Radiative and Total Heat Transfer Measurements to a Titan Explorer Model

Abstract

This paper reports on the design and testing of a heat transfer gauge suitable for the spectrum of radiation encountered during entry to the atmosphere of Titan. Experiments were performed in the X3 expansion tube at a velocity of 6 km/s, and conditions corresponding to aerocapture with a 70 degree sphere-cone at 16 degrees angle of attack. The radiation gauges used thin film sensing elements mounted behind a borosilicate window on the windward surface, and were therefore shielded from the convective heat transfer.
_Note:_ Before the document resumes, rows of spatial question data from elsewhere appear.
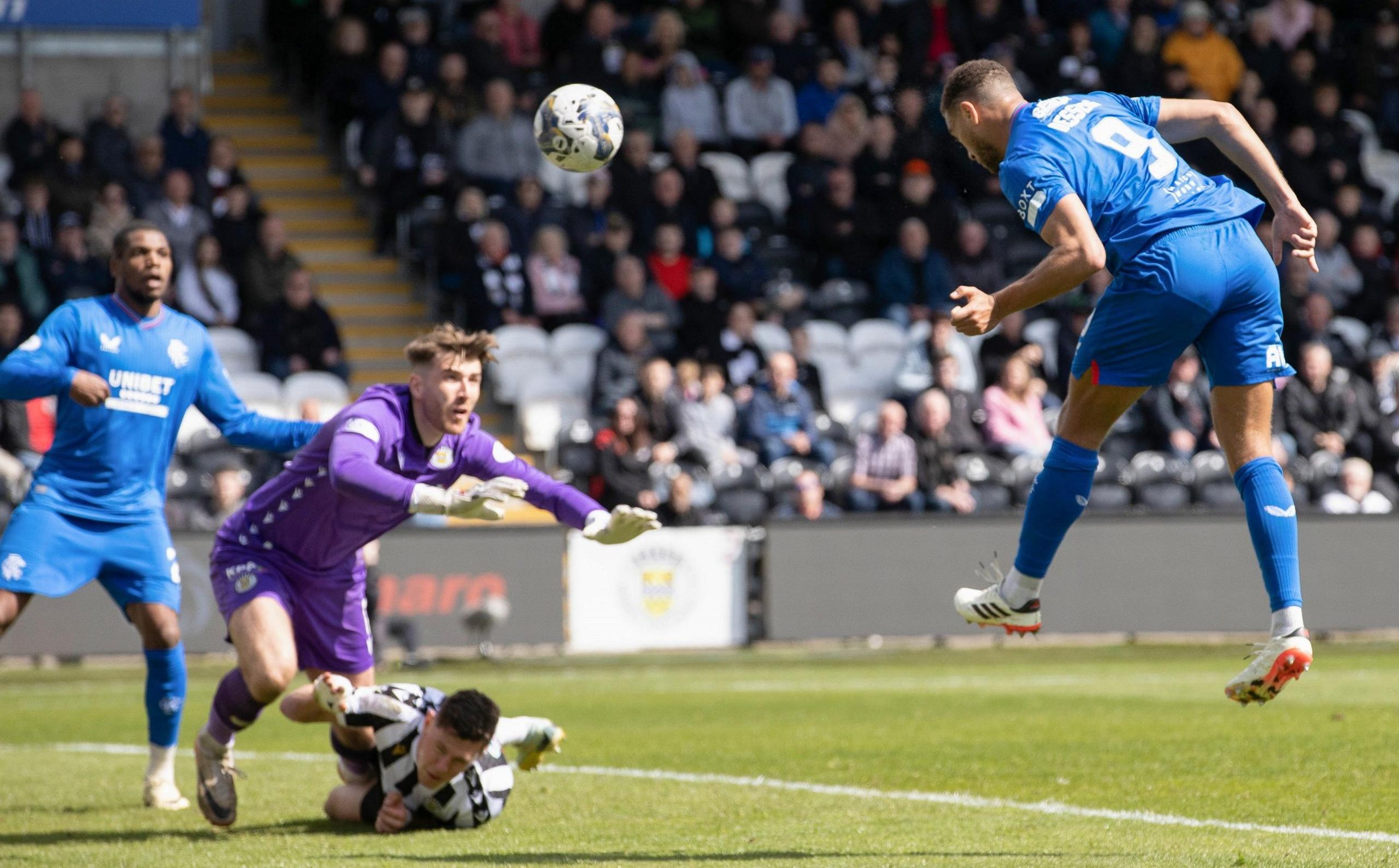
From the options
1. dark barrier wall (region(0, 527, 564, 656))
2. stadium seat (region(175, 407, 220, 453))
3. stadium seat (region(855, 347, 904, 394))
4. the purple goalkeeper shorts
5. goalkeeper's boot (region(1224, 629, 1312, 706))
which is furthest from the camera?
stadium seat (region(855, 347, 904, 394))

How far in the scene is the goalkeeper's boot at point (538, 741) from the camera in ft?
21.5

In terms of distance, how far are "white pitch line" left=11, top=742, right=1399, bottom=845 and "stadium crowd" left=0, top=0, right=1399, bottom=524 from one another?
21.7 feet

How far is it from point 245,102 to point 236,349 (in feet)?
17.0

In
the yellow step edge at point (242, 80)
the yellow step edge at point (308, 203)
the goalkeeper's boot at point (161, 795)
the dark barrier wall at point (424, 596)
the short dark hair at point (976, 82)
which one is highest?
the yellow step edge at point (242, 80)

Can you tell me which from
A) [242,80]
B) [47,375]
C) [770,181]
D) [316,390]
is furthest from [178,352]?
[242,80]

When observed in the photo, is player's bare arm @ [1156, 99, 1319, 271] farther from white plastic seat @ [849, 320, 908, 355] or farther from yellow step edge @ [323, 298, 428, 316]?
yellow step edge @ [323, 298, 428, 316]

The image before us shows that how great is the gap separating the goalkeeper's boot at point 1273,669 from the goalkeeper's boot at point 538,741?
2.35m

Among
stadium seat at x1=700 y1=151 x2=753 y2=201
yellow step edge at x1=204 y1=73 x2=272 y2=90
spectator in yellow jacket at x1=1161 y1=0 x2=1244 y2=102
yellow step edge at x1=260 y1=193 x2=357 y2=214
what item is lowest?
yellow step edge at x1=260 y1=193 x2=357 y2=214

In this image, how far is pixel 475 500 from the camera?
5824 millimetres

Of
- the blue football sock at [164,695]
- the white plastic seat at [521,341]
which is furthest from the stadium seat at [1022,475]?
the blue football sock at [164,695]

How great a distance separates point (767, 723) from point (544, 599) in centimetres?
507

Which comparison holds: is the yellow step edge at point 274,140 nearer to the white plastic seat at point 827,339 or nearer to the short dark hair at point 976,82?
the white plastic seat at point 827,339

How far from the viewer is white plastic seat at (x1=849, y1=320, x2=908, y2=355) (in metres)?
18.4

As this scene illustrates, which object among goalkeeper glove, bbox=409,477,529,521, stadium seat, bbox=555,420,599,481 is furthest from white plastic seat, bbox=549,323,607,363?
goalkeeper glove, bbox=409,477,529,521
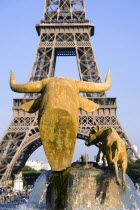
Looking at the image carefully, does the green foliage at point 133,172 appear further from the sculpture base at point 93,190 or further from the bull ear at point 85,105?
the bull ear at point 85,105

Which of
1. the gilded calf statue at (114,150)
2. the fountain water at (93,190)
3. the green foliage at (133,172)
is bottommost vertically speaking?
the fountain water at (93,190)

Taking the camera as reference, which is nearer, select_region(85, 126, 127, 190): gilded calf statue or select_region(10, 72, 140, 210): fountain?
select_region(10, 72, 140, 210): fountain

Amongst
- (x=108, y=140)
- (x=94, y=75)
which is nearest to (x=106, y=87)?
(x=108, y=140)

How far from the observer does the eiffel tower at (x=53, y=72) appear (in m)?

The sensors are uniformly sensitive for radiation in the wavelength range from 0.2 to 2μm, and give an integrated measurement of the total radiant flux in this band. Externally mounted thermocouple gauges were used to measure the total heat transfer, and hence the ratio of radiant to convective heat flux could be found. The Titan atmosphere was simulated by a mixture of 5% methane (by volume) in nitrogen. Comparative tests using pure nitrogen confirmed that without the methane content, negligible radiation was produced, consistent with CN being the primary radiator. The issues of scaling radiation from flight to laboratory model are discussed, and it is shown that for weakly coupled flows, the absolute level of surface radiant heat flux stays the same to a first order if binary scaling is used. The gauges, and the super-orbital expansion tube facility are shown to be useful resources for the study of nonequilibrium radiating flows.